CNN Defies the Ministry of Truth:
All morning today, readers of CNN.com have seen a front-page story on Bush's visit to Pakistan whose accompanying picture has varied but whose caption has (so far) invariably contained the phrase, "the so-called war on terror". To paraphrase Neil Armstrong, that's one small step for a news organization, a giant leap for truth in the mainstream media.
Here's a screen cap from this morning:
PAY NO ATTENTION! YOU DO NOT REMEMBER THE FIRST VERSION OF THIS POST! WE HAVE ALWAYS BEEN AT WAR!
PAY NO ATTENTION TO THE REMAINDER OF THIS POST! THE MINISTRY WILL RECTIFY IT SHORTLY!
Now, this is hardly the first time anyone has attached the qualifier "so-called" to the phrase "war on terror". But if you do a Google News search on "so-called war on terror", you find that where it is used by a major American newspaper or media outlet it is almost always in an op-ed piece or letter to the editor.

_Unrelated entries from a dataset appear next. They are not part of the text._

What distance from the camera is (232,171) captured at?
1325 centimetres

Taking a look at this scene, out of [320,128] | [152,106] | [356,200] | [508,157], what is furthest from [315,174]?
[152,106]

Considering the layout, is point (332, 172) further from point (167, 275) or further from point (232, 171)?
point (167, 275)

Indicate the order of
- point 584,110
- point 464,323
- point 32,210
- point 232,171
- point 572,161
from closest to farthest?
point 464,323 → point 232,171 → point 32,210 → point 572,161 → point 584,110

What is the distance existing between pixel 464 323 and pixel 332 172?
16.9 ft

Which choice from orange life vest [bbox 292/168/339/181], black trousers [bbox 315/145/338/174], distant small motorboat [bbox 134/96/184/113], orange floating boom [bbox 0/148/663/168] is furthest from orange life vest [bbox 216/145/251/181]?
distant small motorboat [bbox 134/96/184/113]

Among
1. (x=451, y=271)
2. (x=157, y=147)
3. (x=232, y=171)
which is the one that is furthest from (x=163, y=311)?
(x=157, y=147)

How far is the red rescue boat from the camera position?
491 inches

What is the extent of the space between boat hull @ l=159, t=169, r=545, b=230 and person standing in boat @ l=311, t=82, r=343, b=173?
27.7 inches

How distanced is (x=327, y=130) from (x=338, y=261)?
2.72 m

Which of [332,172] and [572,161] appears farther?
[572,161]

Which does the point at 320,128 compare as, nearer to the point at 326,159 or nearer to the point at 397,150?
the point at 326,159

This isn't surprising. "So-called" is a loaded phrase, with both a literal (or "denotative") meaning, and an implied attitude (or "connotative meaning"). Literally, "so-called" is simply a qualifier indicating that the word or phrase that follows is not a neutral or objective description but one associated with a particular viewpoint, authority, population, or attitude. If I were reporting on Rush Limbaugh's description of feminist politics, for example, I would quite properly write something like, "Limbaugh believes that so-called 'feminazis' represent a threat to traditional families", or "Limbaugh believes that 'feminazis' represent..." to distance myself from Limbaugh's terminology.
But of course that distancing, that unwillingness to adopt another's words as my own, carries political implications. It signals that I do not consider the phrase in quotation marks to be a neutral part of the common language. It suspends the phrase, puts it in question.

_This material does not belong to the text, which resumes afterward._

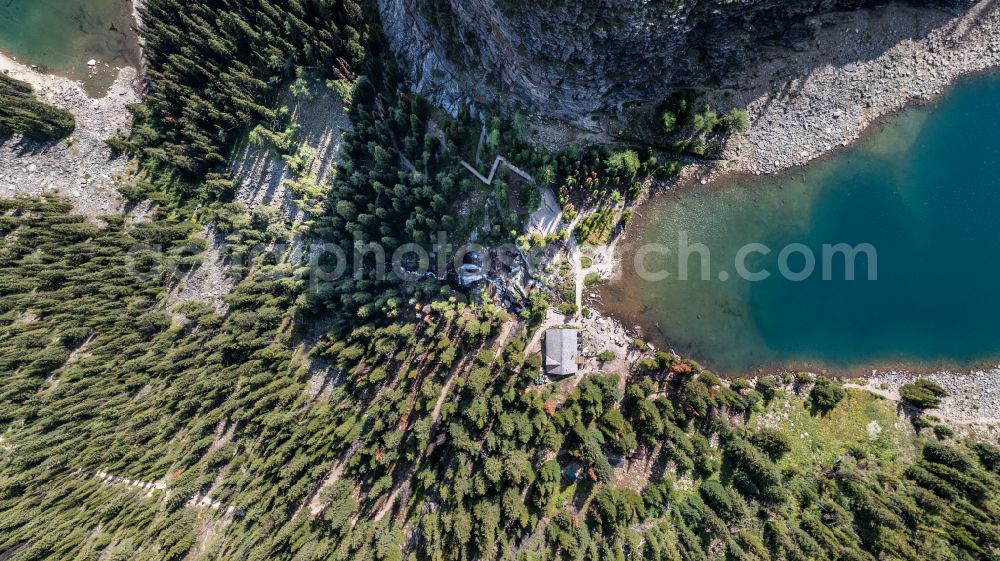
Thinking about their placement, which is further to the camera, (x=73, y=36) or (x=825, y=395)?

We all know, if we think about it, that "war on terror" is not a neutrally descriptive phrase for U.S. policy, but rather an Orwellian phrase that was devised for specific political purposes, in order to equate any and all actions taken by the Bush Administration with the prosecution of a war in the old-fashioned Greatest Generation sense. And that small qualifier "so-called" represents CNN's refusal to pretend otherwise.
Is it too much to hope that this may represent a trend?
(On edit)
The actual story on CNN.com has the sentence, "But the war on terror was front and center." So strictly speaking what we have is one caption writer at CNN applying a qualifier... and CNN staff allowing it to stand, for what it's worth.